= Maruxa Vilalta =

Catalan-born Mexican playwright and theatre director

Maria Vilalta i Soteras (23 September 1932 - 19 August 2014) was a Catalan-born Mexican playwright and a theatre director. Her plays have been translated, published and produced in numerous countries. She won the critic’s prize for the best play of the year ten times. In November 2010 she was awarded the National Prize for Arts and Sciences in the field of Linguistics and Literature, for her work which has national and international resonance.
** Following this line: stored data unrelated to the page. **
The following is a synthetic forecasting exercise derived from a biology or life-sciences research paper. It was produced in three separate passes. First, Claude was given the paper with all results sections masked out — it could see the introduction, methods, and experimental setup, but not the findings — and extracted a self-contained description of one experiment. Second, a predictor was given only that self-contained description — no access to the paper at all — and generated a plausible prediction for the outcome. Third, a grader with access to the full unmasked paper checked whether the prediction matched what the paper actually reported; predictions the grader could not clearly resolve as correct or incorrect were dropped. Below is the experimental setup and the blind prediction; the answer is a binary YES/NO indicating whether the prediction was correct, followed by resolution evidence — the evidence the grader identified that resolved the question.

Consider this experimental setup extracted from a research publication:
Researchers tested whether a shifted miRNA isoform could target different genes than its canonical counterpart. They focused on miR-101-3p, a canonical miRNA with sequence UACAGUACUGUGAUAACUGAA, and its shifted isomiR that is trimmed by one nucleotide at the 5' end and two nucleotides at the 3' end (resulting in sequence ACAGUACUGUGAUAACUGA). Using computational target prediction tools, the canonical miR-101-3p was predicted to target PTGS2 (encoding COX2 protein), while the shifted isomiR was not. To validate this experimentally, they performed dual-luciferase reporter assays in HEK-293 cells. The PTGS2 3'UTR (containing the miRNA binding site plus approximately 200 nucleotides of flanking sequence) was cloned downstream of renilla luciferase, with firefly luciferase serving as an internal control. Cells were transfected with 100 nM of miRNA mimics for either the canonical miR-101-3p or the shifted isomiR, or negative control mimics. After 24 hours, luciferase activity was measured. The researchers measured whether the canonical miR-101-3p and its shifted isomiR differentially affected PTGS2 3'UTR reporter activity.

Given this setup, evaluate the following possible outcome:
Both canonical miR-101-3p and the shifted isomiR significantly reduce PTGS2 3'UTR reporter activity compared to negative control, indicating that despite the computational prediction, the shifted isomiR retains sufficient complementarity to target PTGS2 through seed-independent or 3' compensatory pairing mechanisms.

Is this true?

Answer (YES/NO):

==Early life and education==
Maruxa Vilalta was born in Barcelona in 1932, daughter of lawyer Antonio Vilalta y Vidal, and María Soteras Maurí. Antonio Her father was a supporter for the Estatut de la Generalitat and one of the founders of Esquerra Republicana party. He was also a distinguished jurist, elected and proclaimed deputy of the Ilustre Colegio de Abogados de Barcelona. María Soteras was the first woman to graduate with a degree in law from the University of Barcelona and she was also a member of the Colegio de Abogados. In 1936, at the start of the Civil War in Spain, they went in exile to Brussels and they arrived in Mexico by the way of New York City in 1939. She became a Mexican citizen at eight years of age. She received all her education in Mexico, from primary school and then six years of French baccalauréat at the Liceo Franco Mexicano. She enrolled in the School of Liberal Arts at the Universidad Nacional Autónoma de México, where she studied for a master's degree in Spanish literature.

==Career==
Vilalta started as a novelist. Her first works were El castigo (The Punishment) in 1957, Los desorientados (The Disoriented Ones), reprinted several times in 1959, and Dos colores para el paisaje (Two Colors for the Landscape) in 1961. She adapted Los desorientados for the theatre and since the first performance, in 1960, she began her career as a playwright. She wrote dramas and some short stories, among them El otro día, la muerte (The Other Day, Dead), a 1974 collection which includes Diálogos del narrador, la muerte y su invitado (Dialogues of the Narrator, Death and Her Guest), Romance con la muerte de agua (The Romance of Watery Death), Aventura con la muerte de fuego (Adventure with Fiery Death), and Morir temprano, mientras comulga el general (To Die Early, While the General Receives Communion).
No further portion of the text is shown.